Annoncer la mise en place de l’assurance chômage le 01 octobre est un véritable scandale démocratique. En effet, le conseil d’état doit se prononcer sur cette réforme en novembre et la mettre en place avant cet avis est un moyen de mettre une énorme pression sur cette instance. Il faudra beaucoup de courage au Conseil d’état pour retoquer cette réforme d’amateurs, unanimement condamnée par tous les partenaires sociaux autant par les syndicats de salariés que par le MEDEF. Mais les travailleurs sans emploi sont une cible facile, peu organisés collectivement, ils sombreront dans la misère en silence et c’est tout ce qui intéresse ce gouvernement. Emmanuel Macron a justifié sa désastreuse réforme par cet argument : « Actuellement il faudrait qu’on gagne mieux sa vie en travaillant qu’en restant au chômage ». C’est un bel hommage à la réforme actuelle avec laquelle on ne pouvait pas perdre d’argent en allant travailler. Il a trouvé une autre méthode consistant à plonger les travailleurs sans emploi dans la misère pour qu’ils puissent accepter n’importe quoi. Dans une période où près de 6 millions de personnes sont inscrites à Pôle-Emploi toutes catégories confondues, cette nouvelle assurance chômage plutôt adaptée a une société de plein emploi va plonger des centaines de milliers de personnes sous le seuil de pauvreté.

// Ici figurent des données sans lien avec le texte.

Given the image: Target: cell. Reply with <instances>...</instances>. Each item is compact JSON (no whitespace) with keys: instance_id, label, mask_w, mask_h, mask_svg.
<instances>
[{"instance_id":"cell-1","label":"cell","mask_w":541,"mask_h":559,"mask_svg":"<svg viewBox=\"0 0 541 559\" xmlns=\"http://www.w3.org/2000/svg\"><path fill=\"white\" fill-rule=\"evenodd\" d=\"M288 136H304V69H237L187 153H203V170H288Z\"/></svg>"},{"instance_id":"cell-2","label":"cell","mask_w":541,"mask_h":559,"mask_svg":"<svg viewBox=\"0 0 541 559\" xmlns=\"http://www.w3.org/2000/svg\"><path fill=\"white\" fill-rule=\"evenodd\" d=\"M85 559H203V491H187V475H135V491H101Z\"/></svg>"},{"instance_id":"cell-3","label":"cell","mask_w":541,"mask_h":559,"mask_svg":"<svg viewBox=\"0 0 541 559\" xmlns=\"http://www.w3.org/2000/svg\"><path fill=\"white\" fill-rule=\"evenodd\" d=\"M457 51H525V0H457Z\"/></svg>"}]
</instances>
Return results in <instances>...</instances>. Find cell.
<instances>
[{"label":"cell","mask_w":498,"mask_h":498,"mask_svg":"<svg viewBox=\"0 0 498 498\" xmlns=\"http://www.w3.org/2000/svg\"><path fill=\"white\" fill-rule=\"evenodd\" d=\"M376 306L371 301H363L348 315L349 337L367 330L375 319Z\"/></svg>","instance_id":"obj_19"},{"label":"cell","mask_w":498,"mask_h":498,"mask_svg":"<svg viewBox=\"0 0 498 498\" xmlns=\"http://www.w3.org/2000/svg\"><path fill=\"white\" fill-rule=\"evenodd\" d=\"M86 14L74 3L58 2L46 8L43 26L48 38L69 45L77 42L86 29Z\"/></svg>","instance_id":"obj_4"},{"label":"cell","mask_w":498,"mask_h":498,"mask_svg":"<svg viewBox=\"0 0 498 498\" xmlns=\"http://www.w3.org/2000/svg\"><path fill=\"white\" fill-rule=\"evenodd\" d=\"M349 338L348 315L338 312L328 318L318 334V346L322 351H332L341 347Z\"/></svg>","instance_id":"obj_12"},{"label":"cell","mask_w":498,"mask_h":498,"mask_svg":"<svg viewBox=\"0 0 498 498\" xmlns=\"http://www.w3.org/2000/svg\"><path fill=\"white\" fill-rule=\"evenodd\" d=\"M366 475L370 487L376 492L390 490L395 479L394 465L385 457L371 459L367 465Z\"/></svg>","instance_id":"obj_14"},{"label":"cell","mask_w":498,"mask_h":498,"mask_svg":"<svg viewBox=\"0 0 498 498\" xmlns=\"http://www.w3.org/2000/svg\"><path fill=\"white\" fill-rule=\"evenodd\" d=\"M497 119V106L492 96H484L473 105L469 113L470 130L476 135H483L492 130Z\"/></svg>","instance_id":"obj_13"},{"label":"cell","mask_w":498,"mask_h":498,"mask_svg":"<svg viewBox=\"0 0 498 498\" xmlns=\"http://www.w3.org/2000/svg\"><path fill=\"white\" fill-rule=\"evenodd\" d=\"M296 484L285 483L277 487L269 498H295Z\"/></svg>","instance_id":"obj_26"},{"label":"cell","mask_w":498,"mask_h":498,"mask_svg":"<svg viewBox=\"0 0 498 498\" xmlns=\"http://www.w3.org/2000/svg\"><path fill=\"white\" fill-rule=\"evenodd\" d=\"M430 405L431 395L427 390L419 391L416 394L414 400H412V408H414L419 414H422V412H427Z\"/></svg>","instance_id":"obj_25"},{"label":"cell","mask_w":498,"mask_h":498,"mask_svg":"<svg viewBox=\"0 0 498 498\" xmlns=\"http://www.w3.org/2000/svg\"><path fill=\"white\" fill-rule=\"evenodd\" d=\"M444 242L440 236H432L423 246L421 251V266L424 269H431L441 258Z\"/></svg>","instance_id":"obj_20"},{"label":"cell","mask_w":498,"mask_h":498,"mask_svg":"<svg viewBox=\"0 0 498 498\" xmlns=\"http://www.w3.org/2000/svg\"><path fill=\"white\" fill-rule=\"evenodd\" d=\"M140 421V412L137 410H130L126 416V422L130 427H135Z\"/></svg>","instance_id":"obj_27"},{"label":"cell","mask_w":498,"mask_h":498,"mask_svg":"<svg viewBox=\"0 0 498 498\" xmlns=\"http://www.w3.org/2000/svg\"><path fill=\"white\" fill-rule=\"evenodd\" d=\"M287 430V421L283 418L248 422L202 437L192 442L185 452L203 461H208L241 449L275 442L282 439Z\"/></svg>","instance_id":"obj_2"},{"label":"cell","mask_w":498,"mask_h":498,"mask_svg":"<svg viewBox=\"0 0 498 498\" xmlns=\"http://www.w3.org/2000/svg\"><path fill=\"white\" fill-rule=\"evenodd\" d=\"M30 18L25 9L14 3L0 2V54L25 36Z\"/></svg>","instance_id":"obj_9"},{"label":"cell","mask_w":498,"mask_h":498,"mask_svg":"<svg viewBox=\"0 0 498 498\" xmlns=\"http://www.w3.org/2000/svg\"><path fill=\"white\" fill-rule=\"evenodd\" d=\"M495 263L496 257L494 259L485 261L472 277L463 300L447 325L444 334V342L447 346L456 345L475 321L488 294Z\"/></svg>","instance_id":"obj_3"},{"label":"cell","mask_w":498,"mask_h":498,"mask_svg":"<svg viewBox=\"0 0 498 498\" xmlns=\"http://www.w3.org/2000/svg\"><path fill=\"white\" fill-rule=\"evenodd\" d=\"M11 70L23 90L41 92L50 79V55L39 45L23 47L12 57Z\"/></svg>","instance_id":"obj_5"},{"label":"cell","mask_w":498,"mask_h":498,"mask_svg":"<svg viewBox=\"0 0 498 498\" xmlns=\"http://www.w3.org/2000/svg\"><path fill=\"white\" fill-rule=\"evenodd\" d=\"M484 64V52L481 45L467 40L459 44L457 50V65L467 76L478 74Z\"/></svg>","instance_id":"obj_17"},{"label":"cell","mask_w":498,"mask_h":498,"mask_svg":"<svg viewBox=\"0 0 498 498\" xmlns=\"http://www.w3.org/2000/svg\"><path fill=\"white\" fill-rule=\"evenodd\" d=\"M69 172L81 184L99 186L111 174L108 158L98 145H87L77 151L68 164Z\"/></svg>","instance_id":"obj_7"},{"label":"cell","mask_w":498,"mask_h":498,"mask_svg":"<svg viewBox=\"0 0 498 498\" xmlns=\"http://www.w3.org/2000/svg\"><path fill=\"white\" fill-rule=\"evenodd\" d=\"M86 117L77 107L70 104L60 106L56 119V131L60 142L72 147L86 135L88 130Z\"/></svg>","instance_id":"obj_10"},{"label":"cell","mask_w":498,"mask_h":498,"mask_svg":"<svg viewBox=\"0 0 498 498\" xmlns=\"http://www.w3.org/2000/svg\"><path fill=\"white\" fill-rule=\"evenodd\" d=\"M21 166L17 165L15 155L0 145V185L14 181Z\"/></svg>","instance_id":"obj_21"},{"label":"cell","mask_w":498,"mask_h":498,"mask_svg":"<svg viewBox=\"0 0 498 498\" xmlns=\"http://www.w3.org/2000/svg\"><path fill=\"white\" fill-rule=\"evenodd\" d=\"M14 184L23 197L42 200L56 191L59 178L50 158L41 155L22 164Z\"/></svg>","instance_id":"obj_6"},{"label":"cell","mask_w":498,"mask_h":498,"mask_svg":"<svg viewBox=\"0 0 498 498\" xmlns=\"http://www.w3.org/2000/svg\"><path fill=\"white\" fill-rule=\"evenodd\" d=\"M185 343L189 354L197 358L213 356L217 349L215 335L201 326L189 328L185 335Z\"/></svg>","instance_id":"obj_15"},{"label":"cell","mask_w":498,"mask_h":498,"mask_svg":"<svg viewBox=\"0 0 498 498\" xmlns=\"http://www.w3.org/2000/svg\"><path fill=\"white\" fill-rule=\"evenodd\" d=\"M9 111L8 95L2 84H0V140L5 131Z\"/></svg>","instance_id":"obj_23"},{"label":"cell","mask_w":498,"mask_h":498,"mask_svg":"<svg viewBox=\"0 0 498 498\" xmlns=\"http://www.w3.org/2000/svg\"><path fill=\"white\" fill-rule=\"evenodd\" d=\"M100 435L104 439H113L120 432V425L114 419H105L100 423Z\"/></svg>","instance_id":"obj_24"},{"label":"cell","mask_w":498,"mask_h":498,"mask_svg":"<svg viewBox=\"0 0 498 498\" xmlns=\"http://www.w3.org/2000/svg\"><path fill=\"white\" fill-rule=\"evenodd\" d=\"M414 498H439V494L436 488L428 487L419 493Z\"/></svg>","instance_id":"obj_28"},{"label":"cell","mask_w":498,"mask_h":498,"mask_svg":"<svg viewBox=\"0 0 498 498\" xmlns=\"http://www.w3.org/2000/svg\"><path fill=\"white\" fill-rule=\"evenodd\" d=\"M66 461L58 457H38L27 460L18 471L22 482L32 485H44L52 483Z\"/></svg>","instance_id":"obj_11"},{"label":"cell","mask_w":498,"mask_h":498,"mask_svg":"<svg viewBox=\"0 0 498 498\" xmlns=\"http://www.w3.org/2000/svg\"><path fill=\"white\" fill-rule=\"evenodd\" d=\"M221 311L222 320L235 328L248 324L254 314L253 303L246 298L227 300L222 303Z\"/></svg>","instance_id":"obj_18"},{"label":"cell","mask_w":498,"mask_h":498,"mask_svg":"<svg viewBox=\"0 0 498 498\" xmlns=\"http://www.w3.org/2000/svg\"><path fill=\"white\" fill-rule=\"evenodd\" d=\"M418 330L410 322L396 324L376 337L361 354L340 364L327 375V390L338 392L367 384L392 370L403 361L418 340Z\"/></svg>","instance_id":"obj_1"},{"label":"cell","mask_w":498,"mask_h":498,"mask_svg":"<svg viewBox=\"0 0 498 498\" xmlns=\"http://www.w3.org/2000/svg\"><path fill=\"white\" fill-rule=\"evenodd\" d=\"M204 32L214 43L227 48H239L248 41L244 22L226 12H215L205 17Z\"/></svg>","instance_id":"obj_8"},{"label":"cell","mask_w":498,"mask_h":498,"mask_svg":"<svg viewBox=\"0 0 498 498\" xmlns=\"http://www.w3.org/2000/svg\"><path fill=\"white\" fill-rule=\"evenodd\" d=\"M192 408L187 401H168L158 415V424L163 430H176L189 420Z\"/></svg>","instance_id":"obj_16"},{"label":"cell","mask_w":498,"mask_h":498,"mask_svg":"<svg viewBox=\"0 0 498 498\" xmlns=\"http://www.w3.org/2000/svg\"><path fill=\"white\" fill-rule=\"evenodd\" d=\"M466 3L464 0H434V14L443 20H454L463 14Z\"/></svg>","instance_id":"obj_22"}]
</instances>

Le recul de l’âge légal de la retraite est un non-sens dans une société plombée par le chômage de masse. Même Emmanuel Macron en convenait il y a peu. Mais la période est propice pour oser les pires projets. Les économies réalisées par cette réforme seront reportées et sur l’assurance santé, qui sera plombée par le vieillissement de la population active, et sur l’assurance chômage. Mais on l’a vu les travailleurs sans emploi sont des coupables parfaits pour ce pouvoir et il sera toujours possible de les faire repasser à la caisse plus tard…
Naomi Klein concluait par cette phrase : Voilà en quoi consiste la stratégie du choc : des raids systématiques contre la sphère publique au lendemain de catastrophes, quand les gens sont trop focalisés sur l’urgence, sur leur survie pour protéger leurs intérêts. La manière dont Emmanuel Macron a lié lors d’une même allocution mesures d’urgence et attaques ciblées contre des acquis sociaux en est la triste illustration.
Alors à l’automne, mobilisons-nous pour nos retraites mais aussi pour les travailleurs sans emploi. Tous les syndicats doivent se mobiliser, une union de tous les travailleurs, avec ou sans emploi doit être massive pour défendre nos acquis face à ces fossoyeurs du modèle social français.

Daniel Large

Confronté, par mon métier dans le service public de l'emploi, aux conséquences de la crise économique et sociale, j'ai décidé de m'investir et militer pour défendre les victimes des politiques libérales.
Electeur de gauche depuis toujours, militant d'une union des gauches n'ayant pas renoncé à une véritable politique sociale. Des concessions oui, mais pas de compromissions.